*** GIVEN PASSAGE

Firstly, getting to know what the pelvic floor is, will help you understand why it is an important part of the human body, particularly during and after pregnancy. The pelvic floor is a group of muscles that form the base of the pelvis. They attach from your tailbone through to your pubic bone at the front of your pelvis. They also go across your pelvis attaching to your sitting bones. The pelvic floor has several openings for the back passage, vagina and urethra to pass though. The main role of the pelvic floor muscles is to support your internal organs such as the bladder and uterus, maintain bladder and bowel control and support the spine.
As your pregnancy progresses there is an increasing pressure and load on the muscles of the pelvic floor. This is due to a combination of hormonal changes and the increasing weight of your baby. Your pelvic floor can become weak and stretched under this pressure. This can happen as early as 12 weeks into your pregnancy. Therefore, starting pelvic floor exercises before you fall pregnant or in the early weeks of pregnancy is advisable. This is particularly true for women in their second or multiple pregnancies. Multiple pregnancies and labours can leave the pelvic floor weak if not addressed.

******

### TASK A:
From the pelvic floor passage, copy the wording that begins with "Firstly, getting to" and ends after "support the spine.".
### TASK B:
Write a continuation of the pelvic floor passage that picks up after its last sentence.

*** ENTRIES SHOWN

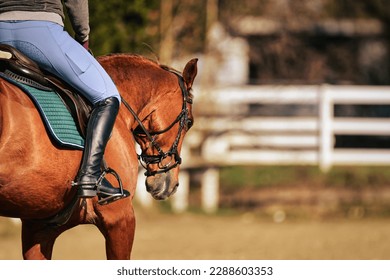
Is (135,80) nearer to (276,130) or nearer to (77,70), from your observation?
(77,70)

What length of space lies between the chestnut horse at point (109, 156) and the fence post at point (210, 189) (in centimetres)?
952

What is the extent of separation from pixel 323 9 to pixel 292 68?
2.10 m

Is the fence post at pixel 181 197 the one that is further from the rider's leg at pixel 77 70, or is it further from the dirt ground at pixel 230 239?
the rider's leg at pixel 77 70

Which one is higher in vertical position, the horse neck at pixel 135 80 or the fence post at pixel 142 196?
the fence post at pixel 142 196

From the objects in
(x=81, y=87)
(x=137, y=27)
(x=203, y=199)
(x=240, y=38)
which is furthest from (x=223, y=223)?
(x=81, y=87)

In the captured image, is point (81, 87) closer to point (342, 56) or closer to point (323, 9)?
point (323, 9)

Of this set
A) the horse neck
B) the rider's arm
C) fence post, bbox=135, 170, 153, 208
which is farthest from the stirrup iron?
fence post, bbox=135, 170, 153, 208

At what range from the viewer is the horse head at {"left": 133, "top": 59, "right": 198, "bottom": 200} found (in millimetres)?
6500

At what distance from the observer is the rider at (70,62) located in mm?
5668

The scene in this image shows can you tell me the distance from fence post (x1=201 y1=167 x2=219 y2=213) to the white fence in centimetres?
2

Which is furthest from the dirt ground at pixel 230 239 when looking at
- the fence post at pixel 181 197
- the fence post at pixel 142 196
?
the fence post at pixel 181 197

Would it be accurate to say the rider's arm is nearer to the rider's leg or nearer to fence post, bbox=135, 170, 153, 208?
the rider's leg

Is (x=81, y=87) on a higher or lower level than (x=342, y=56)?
Answer: lower
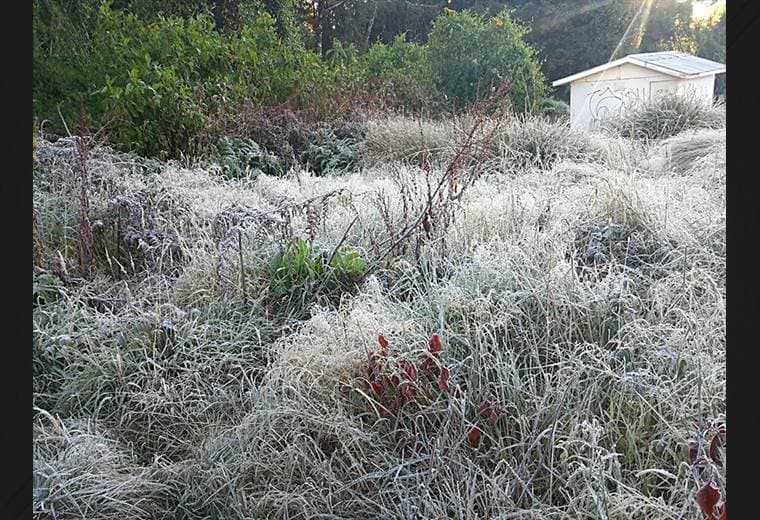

******

### RESPONSE AREA A:
Firstly, getting to know what the pelvic floor is, will help you understand why it is an important part of the human body, particularly during and after pregnancy. The pelvic floor is a group of muscles that form the base of the pelvis. They attach from your tailbone through to your pubic bone at the front of your pelvis. They also go across your pelvis attaching to your sitting bones. The pelvic floor has several openings for the back passage, vagina and urethra to pass though. The main role of the pelvic floor muscles is to support your internal organs such as the bladder and uterus, maintain bladder and bowel control and support the spine.

### RESPONSE AREA B:
Strengthening your pelvic floor is a great way of maintaining a healthy body during and after your pregnancy. Your physiotherapist will help you understand how to contract these muscles. Not only contracting these muscles is important but likewise being able to relax the contraction also. Strengthening the pelvic floor will help support your body to carry your baby but also to help prevent or minimise pelvic floor problems after the baby is born.
Weakness in the pelvic floor can lead to urinary incontinence while coughing or sneezing, or even during exercise and lifting. Research has shown that performing pelvic floor exercises during pregnancy reduces your risk of experiencing stress incontinence. This is why we believe all women planning a pregnancy or already pregnant should see a trained physiotherapist to commence their pelvic floor exercises. Health and well-being for women is core concept that we promote in our clinic. We here at Ballsbridge Physiotherapy Clinic want expecting or new mums to be at their best for both themselves and their families.